Ao longo da entrevista, Pinto do Acordeon demonstra ser um narrador carismático ao compartilhar histórias curiosas e bem-humoradas de sua convivência com Luiz Gonzaga e com outros artistas da época. Ele relata episódios das longas viagens pelo interior do Brasil, das apresentações em festas populares e das situações inesperadas que surgiam durante as turnês. Entre uma lembrança e outra, o músico descreve o ambiente dos bastidores e a relação próxima que Gonzaga mantinha com seus companheiros de palco. As histórias revelam tanto o lado humano quanto o profissional do cantor, mostrando um artista dedicado que valorizava os músicos que o acompanhavam e tinha grande orgulho de representar a cultura nordestina.

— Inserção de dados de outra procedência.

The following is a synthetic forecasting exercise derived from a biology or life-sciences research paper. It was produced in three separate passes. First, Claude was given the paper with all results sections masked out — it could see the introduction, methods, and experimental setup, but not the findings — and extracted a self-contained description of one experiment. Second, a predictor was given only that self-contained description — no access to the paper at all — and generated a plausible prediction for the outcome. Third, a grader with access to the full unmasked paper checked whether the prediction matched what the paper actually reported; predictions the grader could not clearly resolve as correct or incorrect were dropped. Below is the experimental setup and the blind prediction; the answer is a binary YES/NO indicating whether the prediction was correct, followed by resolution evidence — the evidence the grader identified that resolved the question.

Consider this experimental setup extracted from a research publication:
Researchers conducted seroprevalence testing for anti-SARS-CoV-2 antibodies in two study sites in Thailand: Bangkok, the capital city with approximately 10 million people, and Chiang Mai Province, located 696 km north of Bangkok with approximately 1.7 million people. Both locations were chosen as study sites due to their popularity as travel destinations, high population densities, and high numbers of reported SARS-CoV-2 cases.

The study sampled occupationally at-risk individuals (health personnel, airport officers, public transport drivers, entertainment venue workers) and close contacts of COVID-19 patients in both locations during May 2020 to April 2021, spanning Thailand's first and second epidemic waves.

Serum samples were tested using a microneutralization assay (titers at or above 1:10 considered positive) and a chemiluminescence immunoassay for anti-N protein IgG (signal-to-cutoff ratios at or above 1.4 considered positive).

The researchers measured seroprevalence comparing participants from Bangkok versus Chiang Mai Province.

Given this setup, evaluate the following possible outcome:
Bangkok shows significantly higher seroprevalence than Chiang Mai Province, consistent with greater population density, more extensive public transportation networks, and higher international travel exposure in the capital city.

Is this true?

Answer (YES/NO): NO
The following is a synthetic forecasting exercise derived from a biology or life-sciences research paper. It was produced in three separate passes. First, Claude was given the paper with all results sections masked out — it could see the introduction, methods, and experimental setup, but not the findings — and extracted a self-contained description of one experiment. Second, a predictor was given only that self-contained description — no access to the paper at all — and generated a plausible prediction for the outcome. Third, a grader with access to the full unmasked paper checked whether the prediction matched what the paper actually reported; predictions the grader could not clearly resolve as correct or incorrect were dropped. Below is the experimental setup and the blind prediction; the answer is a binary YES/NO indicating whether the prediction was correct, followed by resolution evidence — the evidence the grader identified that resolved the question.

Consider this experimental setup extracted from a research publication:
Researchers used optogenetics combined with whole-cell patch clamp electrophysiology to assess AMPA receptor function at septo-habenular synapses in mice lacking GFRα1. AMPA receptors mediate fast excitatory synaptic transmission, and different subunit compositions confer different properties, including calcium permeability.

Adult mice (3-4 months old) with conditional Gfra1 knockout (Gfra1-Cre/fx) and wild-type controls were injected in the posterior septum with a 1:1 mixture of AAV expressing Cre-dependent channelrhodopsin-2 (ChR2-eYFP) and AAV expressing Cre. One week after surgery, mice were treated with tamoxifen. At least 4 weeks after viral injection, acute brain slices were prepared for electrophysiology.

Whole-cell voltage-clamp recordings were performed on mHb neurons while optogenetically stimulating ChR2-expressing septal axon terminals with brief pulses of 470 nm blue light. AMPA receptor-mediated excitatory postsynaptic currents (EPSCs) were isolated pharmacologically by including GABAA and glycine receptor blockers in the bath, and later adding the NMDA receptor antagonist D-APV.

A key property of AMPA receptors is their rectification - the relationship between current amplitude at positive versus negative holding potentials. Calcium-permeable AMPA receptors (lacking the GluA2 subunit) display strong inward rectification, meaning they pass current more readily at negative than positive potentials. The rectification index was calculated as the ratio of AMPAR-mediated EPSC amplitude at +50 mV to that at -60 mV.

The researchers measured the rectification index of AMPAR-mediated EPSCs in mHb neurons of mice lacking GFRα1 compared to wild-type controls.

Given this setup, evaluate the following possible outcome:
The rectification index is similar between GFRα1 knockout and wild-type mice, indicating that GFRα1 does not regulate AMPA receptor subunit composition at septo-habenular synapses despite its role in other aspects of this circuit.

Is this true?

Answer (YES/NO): NO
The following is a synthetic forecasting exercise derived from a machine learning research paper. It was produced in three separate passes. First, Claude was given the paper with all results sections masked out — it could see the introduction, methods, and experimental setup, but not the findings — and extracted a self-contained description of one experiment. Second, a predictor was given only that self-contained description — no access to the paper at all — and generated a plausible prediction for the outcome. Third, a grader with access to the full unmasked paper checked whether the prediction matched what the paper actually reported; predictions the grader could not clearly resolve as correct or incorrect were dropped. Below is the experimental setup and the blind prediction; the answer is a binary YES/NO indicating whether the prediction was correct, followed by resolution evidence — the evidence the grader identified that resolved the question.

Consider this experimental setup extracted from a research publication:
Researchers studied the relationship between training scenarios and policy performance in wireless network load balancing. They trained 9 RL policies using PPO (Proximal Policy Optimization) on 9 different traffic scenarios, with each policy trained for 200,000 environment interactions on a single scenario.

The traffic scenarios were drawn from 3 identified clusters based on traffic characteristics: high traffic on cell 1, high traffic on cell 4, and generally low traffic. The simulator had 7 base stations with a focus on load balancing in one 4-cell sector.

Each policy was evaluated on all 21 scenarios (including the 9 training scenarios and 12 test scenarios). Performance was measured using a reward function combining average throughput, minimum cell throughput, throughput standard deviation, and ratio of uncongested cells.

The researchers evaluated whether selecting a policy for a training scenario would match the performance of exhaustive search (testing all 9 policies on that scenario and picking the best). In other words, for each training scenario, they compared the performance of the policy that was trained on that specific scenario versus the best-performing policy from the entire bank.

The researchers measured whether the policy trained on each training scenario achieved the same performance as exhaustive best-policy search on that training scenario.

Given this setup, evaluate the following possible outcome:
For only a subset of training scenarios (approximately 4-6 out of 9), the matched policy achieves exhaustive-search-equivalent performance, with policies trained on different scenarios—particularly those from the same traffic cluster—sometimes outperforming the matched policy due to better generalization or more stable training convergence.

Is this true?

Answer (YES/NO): NO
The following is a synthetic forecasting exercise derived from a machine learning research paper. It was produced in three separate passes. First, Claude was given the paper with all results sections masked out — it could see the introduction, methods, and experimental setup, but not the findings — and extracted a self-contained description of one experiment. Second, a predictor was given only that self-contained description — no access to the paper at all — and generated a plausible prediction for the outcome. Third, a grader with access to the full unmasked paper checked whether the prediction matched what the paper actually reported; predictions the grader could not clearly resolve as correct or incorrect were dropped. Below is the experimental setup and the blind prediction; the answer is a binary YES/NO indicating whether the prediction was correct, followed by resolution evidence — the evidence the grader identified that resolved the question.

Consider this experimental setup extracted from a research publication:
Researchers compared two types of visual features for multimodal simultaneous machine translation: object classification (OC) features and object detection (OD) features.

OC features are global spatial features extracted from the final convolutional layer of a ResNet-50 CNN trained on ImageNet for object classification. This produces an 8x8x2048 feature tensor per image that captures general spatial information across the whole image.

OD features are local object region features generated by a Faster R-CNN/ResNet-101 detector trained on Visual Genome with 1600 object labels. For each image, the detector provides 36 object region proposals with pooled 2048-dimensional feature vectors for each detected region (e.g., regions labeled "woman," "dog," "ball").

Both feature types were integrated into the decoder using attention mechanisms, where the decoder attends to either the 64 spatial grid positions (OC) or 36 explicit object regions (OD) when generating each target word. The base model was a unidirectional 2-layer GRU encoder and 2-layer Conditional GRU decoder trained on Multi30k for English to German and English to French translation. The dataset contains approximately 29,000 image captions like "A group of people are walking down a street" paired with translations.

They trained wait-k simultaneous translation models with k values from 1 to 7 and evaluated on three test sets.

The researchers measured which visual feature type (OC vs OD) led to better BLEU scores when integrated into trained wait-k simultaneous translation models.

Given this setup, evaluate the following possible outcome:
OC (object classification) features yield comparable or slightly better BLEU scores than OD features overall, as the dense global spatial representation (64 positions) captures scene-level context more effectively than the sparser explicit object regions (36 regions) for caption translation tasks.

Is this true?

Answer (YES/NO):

Além das recordações do passado, Pinto do Acordeon também fala sobre sua própria carreira como compositor e intérprete, ressaltando a importância de manter viva a tradição do forró e da música regional brasileira. Ele comenta sobre suas composições, suas apresentações e o compromisso de preservar a sonoridade do acordeon dentro da música popular. A conversa com Jô Soares segue em clima descontraído, marcada por risadas e relatos cheios de nostalgia, reforçando a imagem do músico não apenas como um instrumentista talentoso, mas também como um excelente contador de histórias que carrega consigo memórias importantes da história da música nordestina.